Pour des parents et enseignants, le niveau du questionnaire d’examen de la langue arabe aux derniers examens du CPE « est si élevé que même des étudiants du SC ne pourraient en arriver à bout ! ». Tous en appellent aux autorités et au MES pour « qu’une décision soit prise. Chaque année c’est difficile, mais cette année, c’est le summum ! » Nombre d’enseignants, en colère, pointent du doigt le panel qui a la responsabilité d’élaborer le sujet de cette épreuve du CPE chaque année : « C’est toujours la même personne qui est à la tête et qui n’est jamais à l’écoute des profs. »
La colère gronde du côté des parents autant que des enseignants. Depuis la fin de la semaine dernière, tous sont « remontés contre ceux qui ont préparé le questionnaire comptant pour l’épreuve de langue “Arabic”. » Issus de régions diverses, de la capitale aux hautes Plaines-Wilhems, nombre de parents racontent que leurs enfants « étaient en larmes quand ils se sont rendus compte que le niveau était trop élevé ! Face à cette difficulté, à laquelle ils n’étaient pas du tout préparés, ils ont craqué et se sont mis à pleurer. »
Ce qui a « considérablement affecté nos enfants car, après l’arabe, ils avaient aussi l’épreuve de mathématiques à travailler. » Ces parents disent ne pas comprendre « pourquoi il fallait présenter un questionnaire aussi complexe aux enfants ! » Et de se demander si « pour les questionnaires dans les autres langues, le niveau était aussi élevé… »
Quelques enseignants de la matière qui ont été contactés par Le Mauricien estiment que « ce questionnaire est d’un tel niveau que même des étudiants en SC ne pourraient en venir à bout ! Cela nous choque vraiment. On ne comprend pas pourquoi les examinateurs ont poussé autant le bouchon. » Et de renchérir : « Chaque année, il y a un problème avec l’épreuve Arabic.
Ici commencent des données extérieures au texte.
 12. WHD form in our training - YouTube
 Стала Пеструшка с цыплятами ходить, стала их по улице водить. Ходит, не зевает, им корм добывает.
Il y a toujours des difficultés et le niveau n’est pas celui recommandé par le Blue Print. »
Ces enseignants ajoutent : « Nous en avons nous-mêmes fait l’expérience et nous en avons fait part au panel qui élabore le questionnaire et parlé au responsable, mais on ne nous a jamais écoutés. C’est très dommage que ce soient les enfants qui fassent les frais d’un manque de réalisme de la part de ces examinateurs ! » Ils souhaitent que « le MES prenne les actions nécessaires. » Et soulignent que « nous n’avons pas un problème personnel contre le responsable. Mais nous questionnons son élaboration du questionnaire, en relation avec les efforts des enfants. »
Les répercussions de la difficulté de l’épreuve de langue arabe sur les enfants « seront graves », estiment les parents questionnés. « Après ce choc, les enfants avaient le questionnaire de mathématiques. Nous sommes sûrs qu’ils ont dû être affectés par la mauvaise surprise qu’ils ont eue et cela va certainement se refléter dans leurs résultats ! » Ces parents sont davantage inquiets car les points pour l’arabe sont comptabilisés pour le ranking des élèves.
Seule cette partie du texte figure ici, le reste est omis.